# How Long Will A Compund Butter Last? - Garlic Butter



## dagger (Feb 4, 2005)

How long does it keep? Store bought is all soy oil and margarine, I want mine to be real butter and garlic not powder. So any help or recipes wood be great. Saw this video on YouTube, what do you think of his technic?


----------



## chrislehrer (Oct 9, 2008)

Frozen, it'll keep several months at least.


----------



## dagger (Feb 4, 2005)

ChrisLehrer said:


> Frozen, it'll keep several months at least.[/quote,
> 
> So frezze in smaller batches, how long in the fridge? Would roasted garlic be better than raw also would roasting the garlic in a air fryer be easier just seal garlic in foil.


----------



## chrislehrer (Oct 9, 2008)

A compound butter should keep 2-3 months in a home freezer pretty much regardless of technique. If you need to keep it a lot longer than that you'll have to process it somehow. I can't imagine why you'd want to, though: garlic is always available.

Be sure to keep compound butters sealed against odors and light. Fat doesn't do well with those.

I suggest making a fat wax paper roll of your butter and putting that in a resealable plastic bag. When you need some, just cut it off the roll.


----------



## koukouvagia (Apr 3, 2008)

ChrisLehrer said:


> I suggest making a fat wax paper roll of your butter and putting that in a resealable plastic bag. When you need some, just cut it off the roll.


I do the same, keeping it in a nice thin tube it is easy to store and easy to cut off a slice whenever necessary and it thaws quickly.

## SOURCE MATERIAL
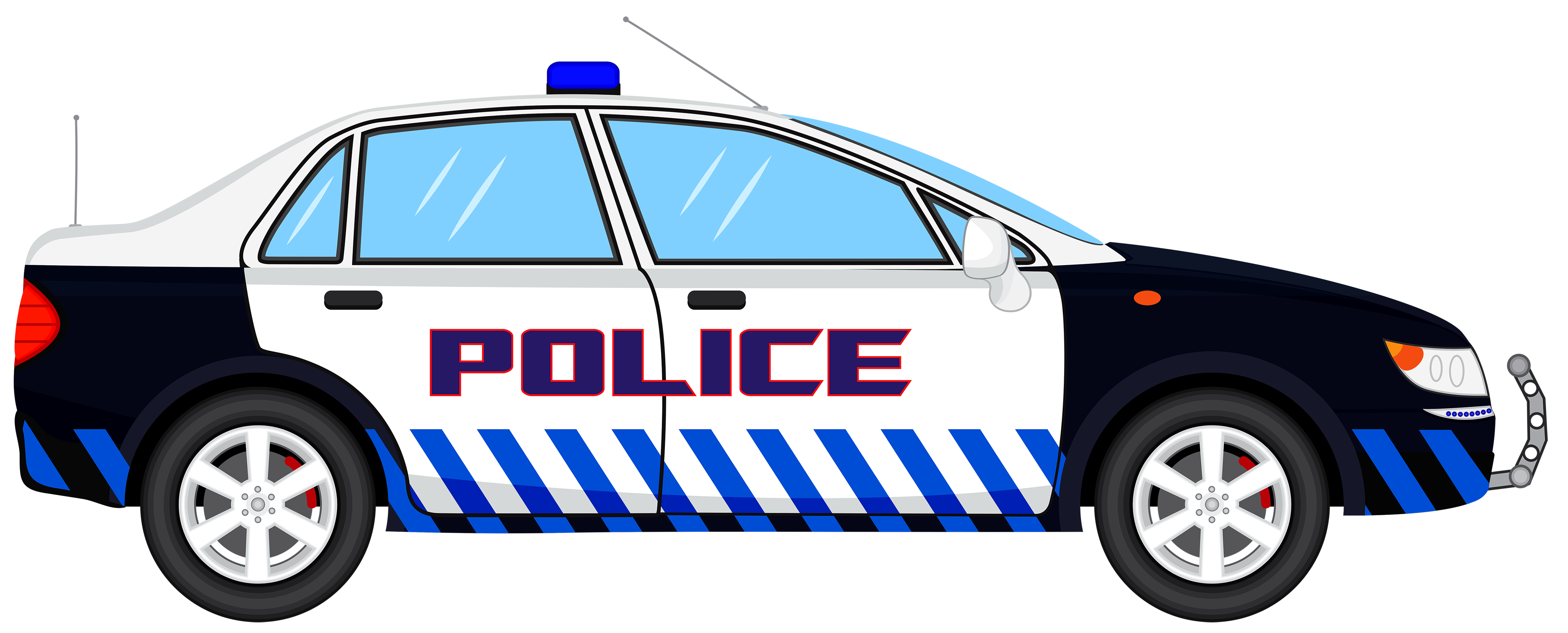 Detail Police Car Clipart Nomer 34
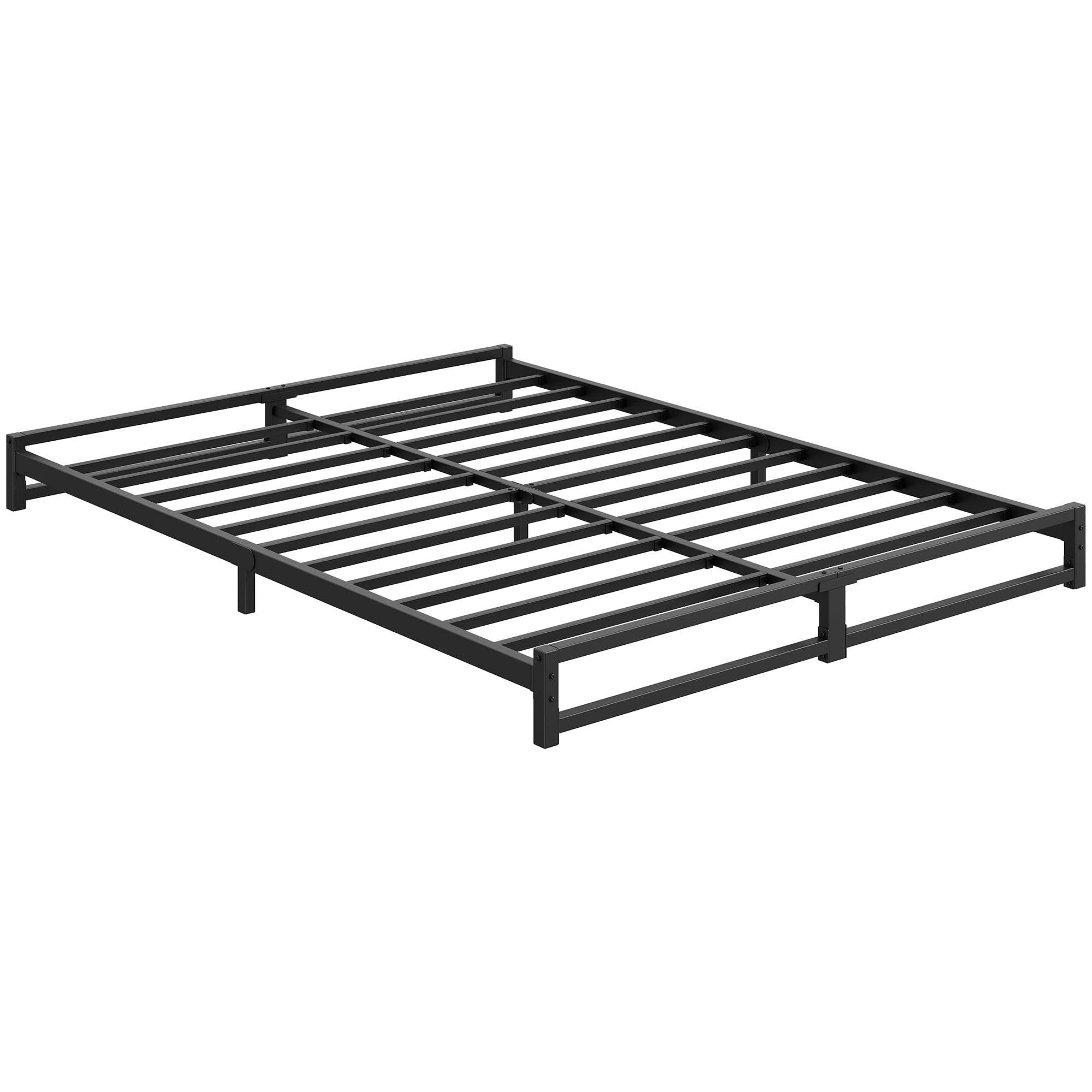 6 Inch Queen Size Bed Frame Heavy Duty Metal Platform Bed Frame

## USING THE INFORMATION
1. Answer these questions using the garlic butter thread:
(a) According to dagger, what is store-bought garlic butter made of?
(b) How long does chrislehrer say a compound butter should keep in a home freezer?
(c) What does chrislehrer say compound butters should be kept sealed against?
2. Rename "tube" to "log" in everything from "## koukouvagia (Apr" down to "it thaws quickly." in the garlic butter thread.
3. Extend the garlic butter thread by writing what comes next after its last post.
The listing above is separate from the garlic butter thread.

## ANSWERS BELOW
1.
(a) Soy oil and margarine.
(b) 2-3 months.
(c) Odors and light.

2.
## koukouvagia (Apr 3, 2008)

ChrisLehrer said:


> I suggest making a fat wax paper roll of your butter and putting that in a resealable plastic bag. When you need some, just cut it off the roll.


I do the same, keeping it in a nice thin log it is easy to store and easy to cut off a slice whenever necessary and it thaws quickly.

3.
----------



## dagger (Feb 4, 2005)

Using a grader for the garlic was going to be my next question., glad you said something. It was kitchen aid chef chopper vs grader, I figure choper would mince but grader would get the garlic juices flowing.

Thanks everyone


----------



## chrislehrer (Oct 9, 2008)

@Dagger : you're way over-thinking this. Seriously. Soft butter, salt, fresh herbs/garlic, possibly a little wine. Mix. Freeze.

Chop the herbs however seems most convenient. If using leafy greens such as basil, blanch them briefly first and shock in ice water so they stay green.

Stop worrying about the right or best way and just do it. This isn't something about which you have to be precise and finicky.


Sent from my iPhone using Tapatalk


----------



## Iceman (Jan 4, 2011)

_BEAUTIFUL ... _


> Stop worrying about the right or best way and just do it. This isn't something about which you have to be precise and finicky.


Absolutely Beautiful.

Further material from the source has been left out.